Start of DATA RECORDS

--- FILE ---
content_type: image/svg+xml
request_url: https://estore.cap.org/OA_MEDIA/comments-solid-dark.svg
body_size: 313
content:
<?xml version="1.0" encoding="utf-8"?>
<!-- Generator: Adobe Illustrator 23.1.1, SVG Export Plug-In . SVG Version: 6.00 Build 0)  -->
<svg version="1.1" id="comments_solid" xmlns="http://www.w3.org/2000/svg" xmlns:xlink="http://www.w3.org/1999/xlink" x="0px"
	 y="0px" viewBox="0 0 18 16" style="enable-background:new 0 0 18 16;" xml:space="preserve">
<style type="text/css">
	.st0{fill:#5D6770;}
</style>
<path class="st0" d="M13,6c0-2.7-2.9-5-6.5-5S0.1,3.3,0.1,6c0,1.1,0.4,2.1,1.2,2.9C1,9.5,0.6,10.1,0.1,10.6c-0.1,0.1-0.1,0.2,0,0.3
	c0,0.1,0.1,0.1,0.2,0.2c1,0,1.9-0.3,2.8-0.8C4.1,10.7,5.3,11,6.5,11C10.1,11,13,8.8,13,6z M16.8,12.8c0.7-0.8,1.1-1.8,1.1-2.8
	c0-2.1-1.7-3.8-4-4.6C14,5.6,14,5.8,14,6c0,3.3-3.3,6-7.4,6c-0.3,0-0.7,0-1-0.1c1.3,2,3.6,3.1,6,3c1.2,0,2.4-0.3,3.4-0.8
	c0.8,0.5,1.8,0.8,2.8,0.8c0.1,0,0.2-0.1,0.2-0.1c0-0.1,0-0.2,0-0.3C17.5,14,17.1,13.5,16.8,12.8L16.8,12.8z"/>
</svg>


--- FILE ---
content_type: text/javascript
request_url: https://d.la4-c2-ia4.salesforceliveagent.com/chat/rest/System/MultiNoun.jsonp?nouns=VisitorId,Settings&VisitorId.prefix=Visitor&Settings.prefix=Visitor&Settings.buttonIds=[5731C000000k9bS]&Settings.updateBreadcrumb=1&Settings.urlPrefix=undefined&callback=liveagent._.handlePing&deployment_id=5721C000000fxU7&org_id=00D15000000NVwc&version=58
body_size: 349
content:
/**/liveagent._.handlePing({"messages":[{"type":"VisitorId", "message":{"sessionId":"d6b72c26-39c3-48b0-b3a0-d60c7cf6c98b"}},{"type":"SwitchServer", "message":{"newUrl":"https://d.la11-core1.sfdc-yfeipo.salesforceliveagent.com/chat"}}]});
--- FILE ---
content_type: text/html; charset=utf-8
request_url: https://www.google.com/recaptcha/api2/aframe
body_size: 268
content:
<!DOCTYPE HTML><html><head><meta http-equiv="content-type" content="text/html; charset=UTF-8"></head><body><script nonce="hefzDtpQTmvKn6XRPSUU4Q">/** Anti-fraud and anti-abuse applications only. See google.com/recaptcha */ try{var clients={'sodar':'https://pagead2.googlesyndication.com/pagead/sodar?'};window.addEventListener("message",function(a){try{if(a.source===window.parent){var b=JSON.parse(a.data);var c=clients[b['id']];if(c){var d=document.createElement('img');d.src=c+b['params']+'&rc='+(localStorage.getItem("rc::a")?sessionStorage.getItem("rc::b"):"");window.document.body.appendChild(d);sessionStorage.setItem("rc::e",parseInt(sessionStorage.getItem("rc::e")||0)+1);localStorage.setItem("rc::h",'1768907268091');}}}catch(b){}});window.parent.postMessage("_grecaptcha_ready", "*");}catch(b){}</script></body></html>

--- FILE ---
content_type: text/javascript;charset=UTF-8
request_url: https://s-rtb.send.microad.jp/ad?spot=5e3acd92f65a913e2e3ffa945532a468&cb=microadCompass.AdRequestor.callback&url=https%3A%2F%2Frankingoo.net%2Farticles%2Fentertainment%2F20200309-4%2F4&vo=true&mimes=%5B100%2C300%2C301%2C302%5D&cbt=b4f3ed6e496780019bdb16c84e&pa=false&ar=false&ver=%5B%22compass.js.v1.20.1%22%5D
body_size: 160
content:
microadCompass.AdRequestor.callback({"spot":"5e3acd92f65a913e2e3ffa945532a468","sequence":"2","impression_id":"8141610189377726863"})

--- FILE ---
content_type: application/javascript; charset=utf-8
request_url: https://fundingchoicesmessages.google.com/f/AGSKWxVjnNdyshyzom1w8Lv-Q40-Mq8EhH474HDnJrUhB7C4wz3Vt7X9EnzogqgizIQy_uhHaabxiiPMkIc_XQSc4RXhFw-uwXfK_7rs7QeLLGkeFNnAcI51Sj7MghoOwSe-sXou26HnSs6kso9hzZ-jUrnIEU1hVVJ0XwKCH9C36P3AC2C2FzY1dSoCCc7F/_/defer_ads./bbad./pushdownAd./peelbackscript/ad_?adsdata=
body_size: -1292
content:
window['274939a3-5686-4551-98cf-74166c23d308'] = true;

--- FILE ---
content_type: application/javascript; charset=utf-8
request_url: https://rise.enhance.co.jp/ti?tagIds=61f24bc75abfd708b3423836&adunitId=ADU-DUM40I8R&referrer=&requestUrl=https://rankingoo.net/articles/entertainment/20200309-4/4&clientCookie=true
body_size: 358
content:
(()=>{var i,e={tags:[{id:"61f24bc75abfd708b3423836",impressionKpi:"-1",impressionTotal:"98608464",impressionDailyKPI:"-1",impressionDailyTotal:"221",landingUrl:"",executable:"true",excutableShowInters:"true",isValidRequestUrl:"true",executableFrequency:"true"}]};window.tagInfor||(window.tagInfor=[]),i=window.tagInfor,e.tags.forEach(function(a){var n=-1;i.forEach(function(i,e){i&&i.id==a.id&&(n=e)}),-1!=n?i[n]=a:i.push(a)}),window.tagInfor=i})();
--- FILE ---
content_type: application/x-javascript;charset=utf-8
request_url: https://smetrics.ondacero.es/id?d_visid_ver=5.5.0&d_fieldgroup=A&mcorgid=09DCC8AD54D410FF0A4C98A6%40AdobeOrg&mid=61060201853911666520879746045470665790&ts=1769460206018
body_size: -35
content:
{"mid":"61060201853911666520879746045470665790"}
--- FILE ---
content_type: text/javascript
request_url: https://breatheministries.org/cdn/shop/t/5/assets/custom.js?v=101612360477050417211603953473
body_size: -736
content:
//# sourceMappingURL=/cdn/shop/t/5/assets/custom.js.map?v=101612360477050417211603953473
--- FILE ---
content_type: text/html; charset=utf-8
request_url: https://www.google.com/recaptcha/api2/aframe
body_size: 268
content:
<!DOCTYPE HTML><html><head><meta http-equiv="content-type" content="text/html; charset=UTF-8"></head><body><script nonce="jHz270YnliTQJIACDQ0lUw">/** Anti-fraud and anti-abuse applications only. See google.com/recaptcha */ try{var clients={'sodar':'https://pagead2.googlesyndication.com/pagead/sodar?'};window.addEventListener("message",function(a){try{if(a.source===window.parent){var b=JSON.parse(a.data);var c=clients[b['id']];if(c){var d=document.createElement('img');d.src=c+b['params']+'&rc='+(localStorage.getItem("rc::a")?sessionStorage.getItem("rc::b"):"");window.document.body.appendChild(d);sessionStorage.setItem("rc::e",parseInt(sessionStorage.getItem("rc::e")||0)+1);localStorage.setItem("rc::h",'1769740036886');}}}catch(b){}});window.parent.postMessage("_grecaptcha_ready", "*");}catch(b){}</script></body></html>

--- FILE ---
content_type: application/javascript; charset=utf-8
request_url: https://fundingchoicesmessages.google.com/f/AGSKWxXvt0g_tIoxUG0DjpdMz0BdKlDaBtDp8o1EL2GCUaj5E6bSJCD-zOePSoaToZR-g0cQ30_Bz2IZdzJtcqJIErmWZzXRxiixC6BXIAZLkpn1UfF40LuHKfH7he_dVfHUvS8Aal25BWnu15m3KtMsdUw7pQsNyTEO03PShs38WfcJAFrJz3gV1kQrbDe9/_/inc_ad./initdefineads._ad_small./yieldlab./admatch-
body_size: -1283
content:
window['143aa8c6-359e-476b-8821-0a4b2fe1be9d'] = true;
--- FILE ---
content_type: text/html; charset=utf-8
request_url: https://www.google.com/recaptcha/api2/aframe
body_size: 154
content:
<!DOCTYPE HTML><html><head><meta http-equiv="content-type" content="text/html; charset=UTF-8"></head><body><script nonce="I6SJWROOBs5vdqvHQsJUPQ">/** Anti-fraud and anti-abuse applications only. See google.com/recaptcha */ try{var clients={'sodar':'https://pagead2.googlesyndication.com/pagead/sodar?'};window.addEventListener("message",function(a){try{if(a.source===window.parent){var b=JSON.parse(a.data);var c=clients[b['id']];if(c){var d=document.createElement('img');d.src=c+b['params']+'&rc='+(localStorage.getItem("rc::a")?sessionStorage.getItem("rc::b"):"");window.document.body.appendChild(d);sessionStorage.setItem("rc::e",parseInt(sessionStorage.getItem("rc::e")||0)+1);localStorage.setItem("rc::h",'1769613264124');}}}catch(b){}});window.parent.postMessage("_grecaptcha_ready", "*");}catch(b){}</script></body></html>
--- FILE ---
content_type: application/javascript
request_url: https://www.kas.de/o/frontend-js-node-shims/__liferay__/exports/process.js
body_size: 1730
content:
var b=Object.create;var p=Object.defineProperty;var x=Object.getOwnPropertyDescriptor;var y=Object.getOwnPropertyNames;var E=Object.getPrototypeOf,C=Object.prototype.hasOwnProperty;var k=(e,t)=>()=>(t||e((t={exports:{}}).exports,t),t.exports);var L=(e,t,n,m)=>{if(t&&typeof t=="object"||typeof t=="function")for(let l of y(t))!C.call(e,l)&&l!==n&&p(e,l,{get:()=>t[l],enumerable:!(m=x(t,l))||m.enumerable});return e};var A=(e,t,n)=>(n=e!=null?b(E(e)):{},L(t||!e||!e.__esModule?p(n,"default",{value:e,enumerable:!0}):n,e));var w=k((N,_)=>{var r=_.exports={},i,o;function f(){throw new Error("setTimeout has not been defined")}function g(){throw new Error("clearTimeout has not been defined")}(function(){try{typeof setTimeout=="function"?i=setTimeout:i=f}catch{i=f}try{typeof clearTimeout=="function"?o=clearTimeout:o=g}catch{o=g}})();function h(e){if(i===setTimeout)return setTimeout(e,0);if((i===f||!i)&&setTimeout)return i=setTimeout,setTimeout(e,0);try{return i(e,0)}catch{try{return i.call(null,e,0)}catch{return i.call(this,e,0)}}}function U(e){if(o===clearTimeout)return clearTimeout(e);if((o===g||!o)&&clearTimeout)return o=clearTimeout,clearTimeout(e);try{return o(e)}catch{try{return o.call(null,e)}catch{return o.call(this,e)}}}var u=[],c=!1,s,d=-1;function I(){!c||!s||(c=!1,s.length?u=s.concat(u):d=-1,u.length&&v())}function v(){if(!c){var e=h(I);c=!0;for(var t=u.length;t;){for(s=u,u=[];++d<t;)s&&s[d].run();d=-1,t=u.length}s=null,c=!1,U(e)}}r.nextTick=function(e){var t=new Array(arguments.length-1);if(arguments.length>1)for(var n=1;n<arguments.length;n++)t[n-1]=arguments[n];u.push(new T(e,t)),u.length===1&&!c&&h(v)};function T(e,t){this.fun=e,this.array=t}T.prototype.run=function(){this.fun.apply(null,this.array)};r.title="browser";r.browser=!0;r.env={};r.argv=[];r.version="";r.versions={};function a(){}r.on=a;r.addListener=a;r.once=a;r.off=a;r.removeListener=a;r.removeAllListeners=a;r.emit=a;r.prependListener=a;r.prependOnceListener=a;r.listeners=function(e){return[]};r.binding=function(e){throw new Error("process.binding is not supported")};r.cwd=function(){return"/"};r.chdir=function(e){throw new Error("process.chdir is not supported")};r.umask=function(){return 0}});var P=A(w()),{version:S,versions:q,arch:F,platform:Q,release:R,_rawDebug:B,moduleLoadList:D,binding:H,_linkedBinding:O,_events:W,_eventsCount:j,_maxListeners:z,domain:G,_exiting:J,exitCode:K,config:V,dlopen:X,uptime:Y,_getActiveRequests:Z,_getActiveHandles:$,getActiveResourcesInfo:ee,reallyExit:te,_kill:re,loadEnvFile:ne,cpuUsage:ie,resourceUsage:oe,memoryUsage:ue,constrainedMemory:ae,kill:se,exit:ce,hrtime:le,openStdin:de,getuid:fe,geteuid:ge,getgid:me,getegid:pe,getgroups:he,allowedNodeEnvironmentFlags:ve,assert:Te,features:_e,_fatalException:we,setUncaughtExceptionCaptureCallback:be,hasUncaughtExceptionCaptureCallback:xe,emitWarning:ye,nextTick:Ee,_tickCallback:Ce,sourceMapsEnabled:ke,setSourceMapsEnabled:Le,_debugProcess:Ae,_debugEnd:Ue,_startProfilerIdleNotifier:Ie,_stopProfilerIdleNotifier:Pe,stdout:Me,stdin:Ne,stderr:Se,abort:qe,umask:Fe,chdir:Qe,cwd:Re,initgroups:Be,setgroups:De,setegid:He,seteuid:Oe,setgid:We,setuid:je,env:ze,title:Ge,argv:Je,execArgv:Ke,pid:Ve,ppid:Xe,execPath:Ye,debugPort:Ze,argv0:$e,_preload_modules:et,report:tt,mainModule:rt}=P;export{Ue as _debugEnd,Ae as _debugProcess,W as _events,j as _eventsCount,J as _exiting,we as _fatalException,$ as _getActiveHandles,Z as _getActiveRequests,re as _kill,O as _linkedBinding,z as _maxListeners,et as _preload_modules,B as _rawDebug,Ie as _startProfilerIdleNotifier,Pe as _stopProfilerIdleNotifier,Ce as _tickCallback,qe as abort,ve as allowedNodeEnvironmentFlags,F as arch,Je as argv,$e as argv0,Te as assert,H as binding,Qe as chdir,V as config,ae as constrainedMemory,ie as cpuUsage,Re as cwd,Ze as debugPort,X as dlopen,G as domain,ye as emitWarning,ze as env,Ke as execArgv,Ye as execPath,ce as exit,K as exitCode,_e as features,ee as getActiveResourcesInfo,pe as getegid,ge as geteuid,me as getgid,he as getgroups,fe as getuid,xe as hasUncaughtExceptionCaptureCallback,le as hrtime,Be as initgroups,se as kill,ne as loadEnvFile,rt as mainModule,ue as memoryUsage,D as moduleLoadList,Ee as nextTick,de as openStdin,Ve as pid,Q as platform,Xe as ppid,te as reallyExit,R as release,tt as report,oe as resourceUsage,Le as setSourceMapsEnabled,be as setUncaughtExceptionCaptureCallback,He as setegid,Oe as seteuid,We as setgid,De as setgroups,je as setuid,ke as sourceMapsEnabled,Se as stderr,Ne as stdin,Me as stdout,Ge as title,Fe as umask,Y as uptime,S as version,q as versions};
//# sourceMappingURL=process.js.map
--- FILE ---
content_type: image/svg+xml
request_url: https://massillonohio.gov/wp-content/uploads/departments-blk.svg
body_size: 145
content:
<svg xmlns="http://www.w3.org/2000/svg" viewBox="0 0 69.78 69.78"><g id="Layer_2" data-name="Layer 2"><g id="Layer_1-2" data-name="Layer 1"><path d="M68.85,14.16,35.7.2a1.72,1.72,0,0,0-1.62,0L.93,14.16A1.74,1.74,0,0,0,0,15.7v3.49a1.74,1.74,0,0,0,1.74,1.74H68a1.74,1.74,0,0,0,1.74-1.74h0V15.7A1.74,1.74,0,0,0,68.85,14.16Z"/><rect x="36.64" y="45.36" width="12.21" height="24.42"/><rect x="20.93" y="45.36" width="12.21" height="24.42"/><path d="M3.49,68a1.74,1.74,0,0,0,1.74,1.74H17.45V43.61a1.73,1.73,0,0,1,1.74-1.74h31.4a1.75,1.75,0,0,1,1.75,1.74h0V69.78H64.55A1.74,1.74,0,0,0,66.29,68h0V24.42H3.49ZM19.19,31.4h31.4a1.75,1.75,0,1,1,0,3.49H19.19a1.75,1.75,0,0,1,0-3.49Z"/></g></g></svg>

End of DATA RECORDS

* [WHAT YOU WILL DO] Would you copy every line of the entries that includes the word "AdRequestor"?

* [OUTPUT]
request_url: https://s-rtb.send.microad.jp/ad?spot=5e3acd92f65a913e2e3ffa945532a468&cb=microadCompass.AdRequestor.callback&url=https%3A%2F%2Frankingoo.net%2Farticles%2Fentertainment%2F20200309-4%2F4&vo=true&mimes=%5B100%2C300%2C301%2C302%5D&cbt=b4f3ed6e496780019bdb16c84e&pa=false&ar=false&ver=%5B%22compass.js.v1.20.1%22%5D
microadCompass.AdRequestor.callback({"spot":"5e3acd92f65a913e2e3ffa945532a468","sequence":"2","impression_id":"8141610189377726863"})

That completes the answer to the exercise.